Urban Digger – September 2010

Food growing doesn’t stop when it gets cold! You can continue to grow your own food in autumn..

and through to winter by sowing autumn vegetables…what are they I hear you ask?…well things like Pak Choi, winter lettuces, chard and oriental mustards are a good start for urbanites. If you can find a little room on a window sill they can all be grown now outside.

September is a time when there are still plenty of vegetables to be picked from summer like French beans and butternut squash. Often you have more veg than you know what to do with, so get the recipe books out and make the most of harvest time, there are lots of wonderful recipes in the Seed Pantry forum too.

Seed Pantry at the Start Garden Party…

For most of September I have been really busy with Seed Pantry exhibiting at the Start Garden Party, held at Clarence House. This has been an exciting and informative event all about inspiration for making simple steps to lead a more sustainable lifestyle. Start is a new charity run by the Prince of Wales Trust aimed at helping us all to be a little bit more sustainable in the way we live.

There were loads of things to see and do from clothes swapping parties, a pledge tree to make your pledge to do something sustainable – like growing veg!, a dance floor that generates electricity and a solar powered greenhouse. My personal favourites were the many innovative ways to produce urban veg with an eye on future cities using every available metre of space and all types of recycled containers for food growing across the four seasons. 

There is loads of information from food growing, shopping to cycling and driving at the www.startuk.org website.

Growing food around my flat..

In the flat I’ve been busy sowing autumn salads on the window sills to replace summer varieties to last for the next few months.
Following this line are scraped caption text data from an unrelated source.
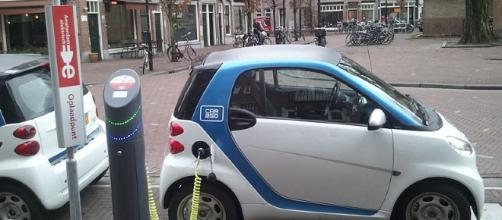 Electric car at charging station (image courtesy of Ludovic Hirlimann wikimedia commons)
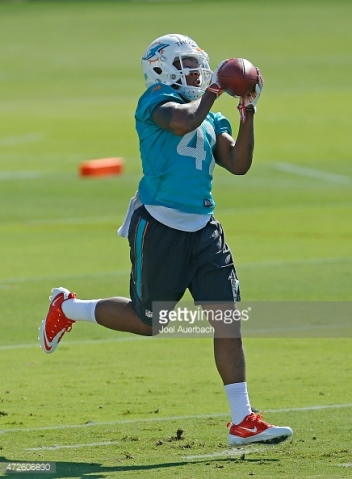 DAVIE, FL - MAY 8: Cedric Thompson #41 of the Miami Dolphins catches the ball during the rookie minicamp on May 8, 2015 at the Miami Dolphins training facility in Davie, Florida. (Photo by Joel Auerbach/Getty Images) *** Local Caption *** Cedric Thompson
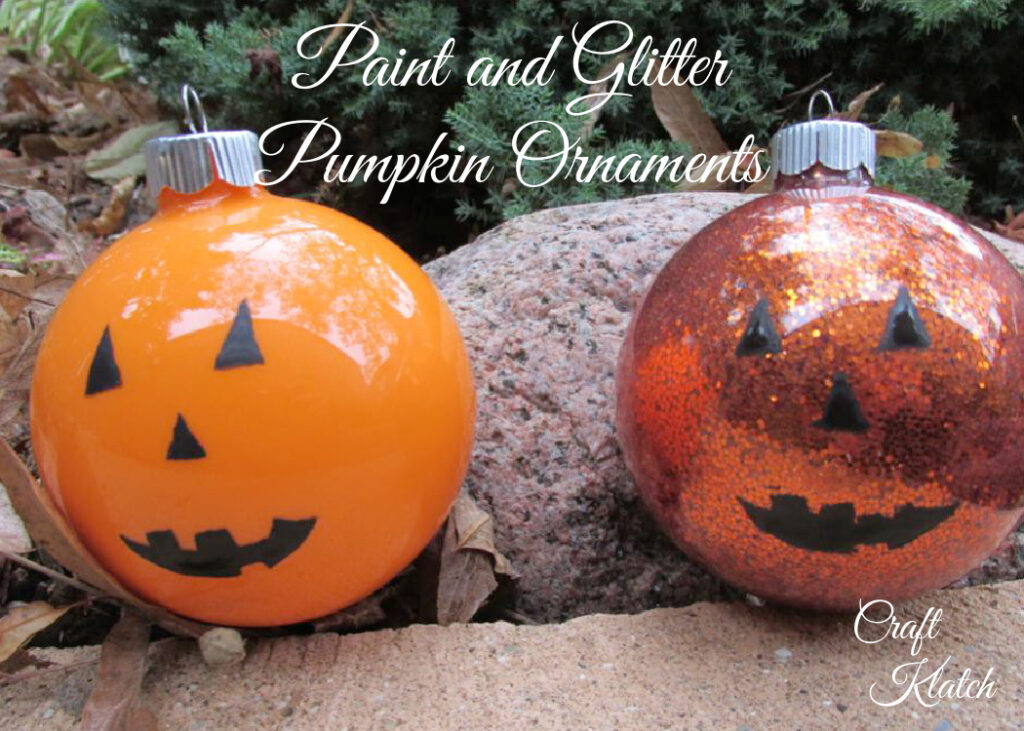 Two orange pumpkin ornament crafts one with glitter and one with paint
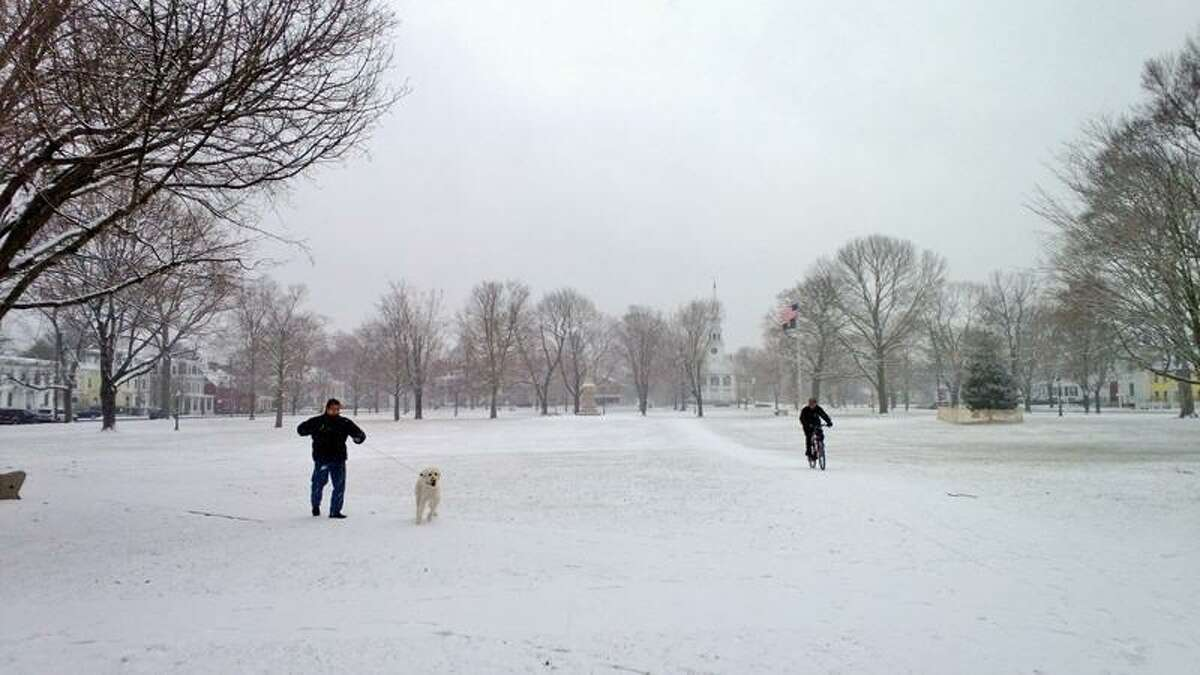 Snow falls on the Guilford Green around 9 a.m. Friday. Neal McNamara/Register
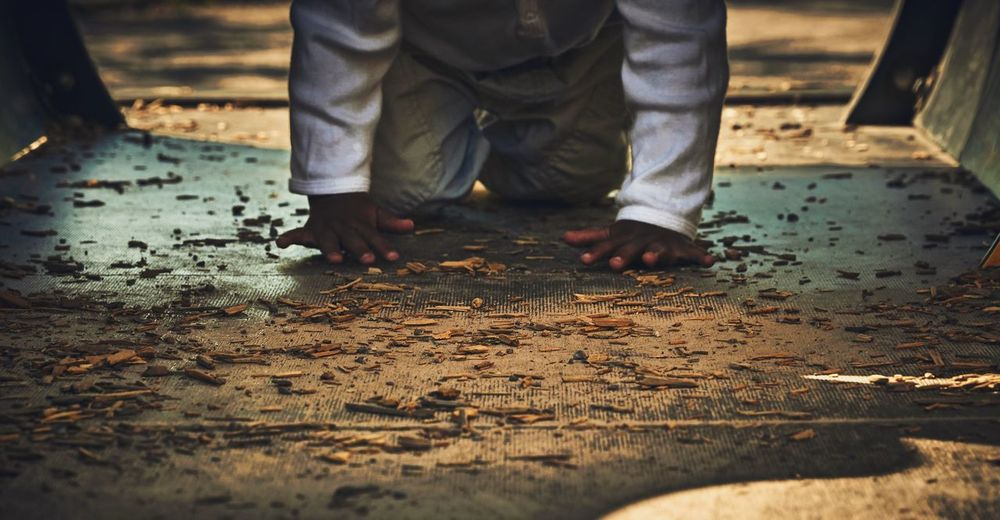 Midsection of boy crawling on footpath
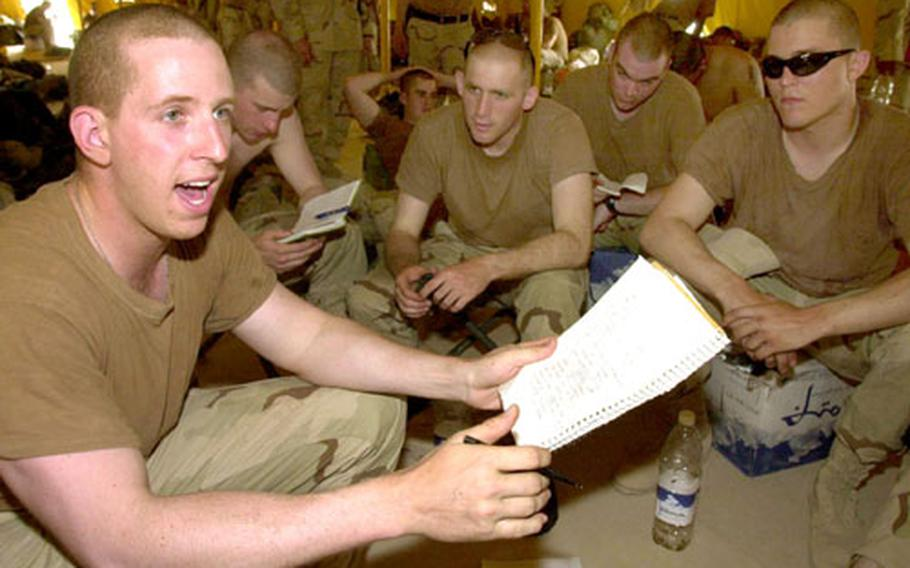 Pfc. Dennis Wells, left, leads soldiers from 1st Battalion, 36th Infantry Regiment through Arabic lessons at Camp Udairi, Kuwait.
With cities being warmer than rural locations it does mean you can grow food all year round with extended seasons where you can experiment with pushing the boundaries of producing veg varieties.  
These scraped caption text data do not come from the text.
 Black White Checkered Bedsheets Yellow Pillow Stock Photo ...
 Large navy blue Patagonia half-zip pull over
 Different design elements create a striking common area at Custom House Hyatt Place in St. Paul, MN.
For sowing and growing autumn salads you can use the same methods as you did the summer varieties of leafy salads in window boxes. Take your window box and add a layer of gravel or broken pot bits in the bottom, add the compost to abut 3cm below the top, firm this down gently, sprinkle your seeds evenly and thinly across the surface for cut-and-come-again leaves, then add a layer of compost over the top about 1cm and firm down, then gently water until the soil is moist. They will survive colder spells and frosts are a while off yet.

My running total of savings is up to around £107 over four months, I would estimate that over the year you could save around £300 by growing your own food in spare spaces…great!.

In the backyard, which is still like a jungle, the production line continues with tomatoes and French beans, Swiss and rainbow chard, and carrots. 

Next month I’ll probably be clearing out the French beans and other crops that are no longer producing to make room for some late sowings of autumn veg – although there are no signs of this yet! I want to try and grow food in the city all year round to show that tasty rewards can be achieved will a small amount of money and work in a small space!